Marian Turski, a Holocaust survivor who later became a journalist in Poland and led an international committee of Auschwitz survivors, has passed away at the age of 98, as reported by the Polish weekly magazine Polityka, where he worked as a columnist.

Described by Polityka as "an exceptional guardian of memory" and "an outstanding man whose voice was heard all over the world," Turski, born as Moshe Turbowicz on June 26, 1926, in Druskieniki (now in Lithuania), was sent to the Lodz ghetto at 14.
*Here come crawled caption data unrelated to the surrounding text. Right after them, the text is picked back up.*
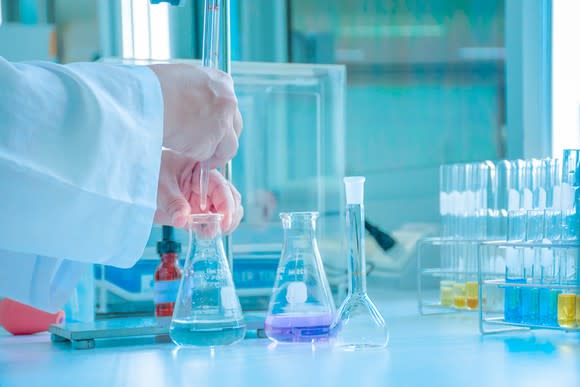 A lab worker's hands holding a beaker with some liquid in it that's sitting on a table along with other beakers and test tubes.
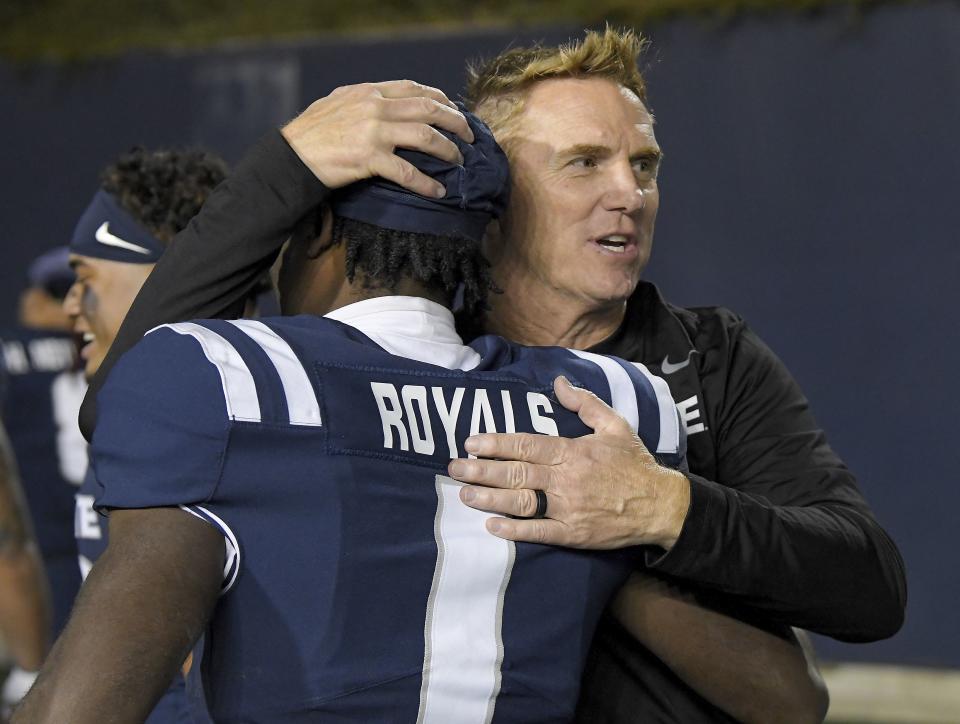 Utah State coach Blake Anderson hugs wide receiver Jalen Royals (1) after the team’s win over Colorado State in an NCAA college football game Saturday, Oct. 7, 2023, in Logan, Utah. | Eli Lucero/The Herald Journal via AP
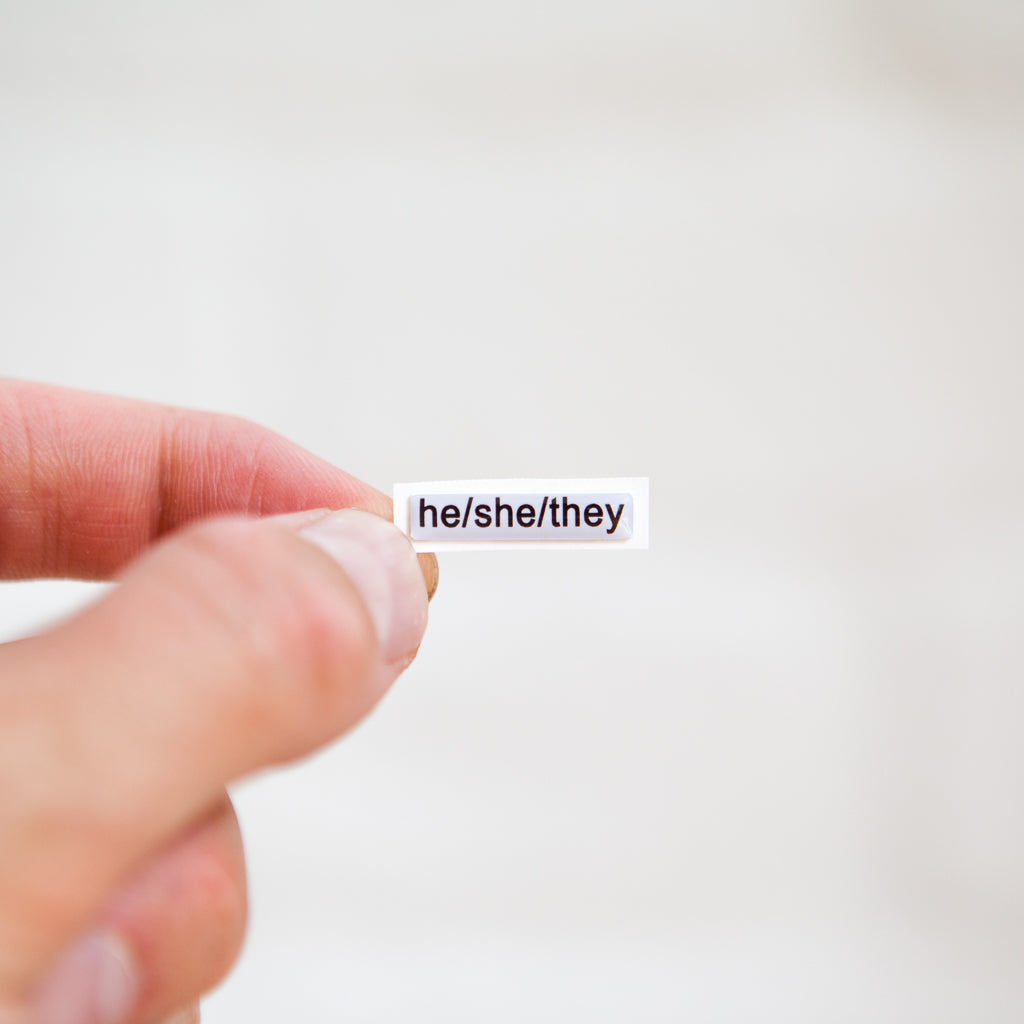 A white sticker with black text displaying he/she/they pronouns, designed for name badges and ID tags. A high-quality pronoun sticker with durable epoxy resin. This pronouns sticker for name badges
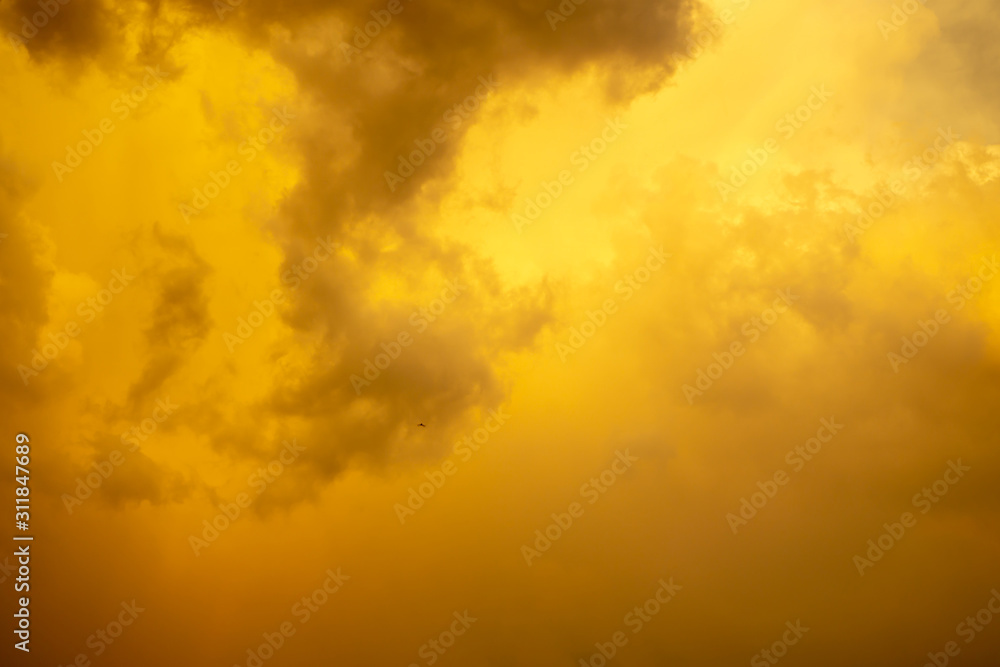 Orange color fluffy clouds on sunset time under dark blue sky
In 1944, Turski was taken to the Auschwitz-Birkenau concentration camp by Nazi Germany in occupied Poland, where his father and brother perished. Surviving two death marches in 1945, first from Auschwitz to Buchenwald in Germany and then from Buchenwald to Theresienstadt, he was liberated by the Soviet Red Army.

Having lived in Lower Silesia post-World War Two, Turski settled in Warsaw, working as a historian and journalist. Joining Polityka in 1958, he authored several books.

Awarded honorary citizenship of Warsaw in 2018 for his role in setting up the Polin Museum of the History of Polish Jews, Turski dedicated his life to remembrance and warning against growing antisemitism.

In his speech marking the 80th anniversary of Auschwitz's liberation, he cautioned, "We see in the modern world today a great increase in antisemitism, and it was antisemitism that led to the Holocaust…Let us not be afraid to convince ourselves that we can solve problems between neighbors."

During World War Two, over 3 million of Poland's 3.3 million Jews were killed by the Nazis, part of the systematic genocide that claimed the lives of 6 million Jews across German-occupied Europe and other targeted groups.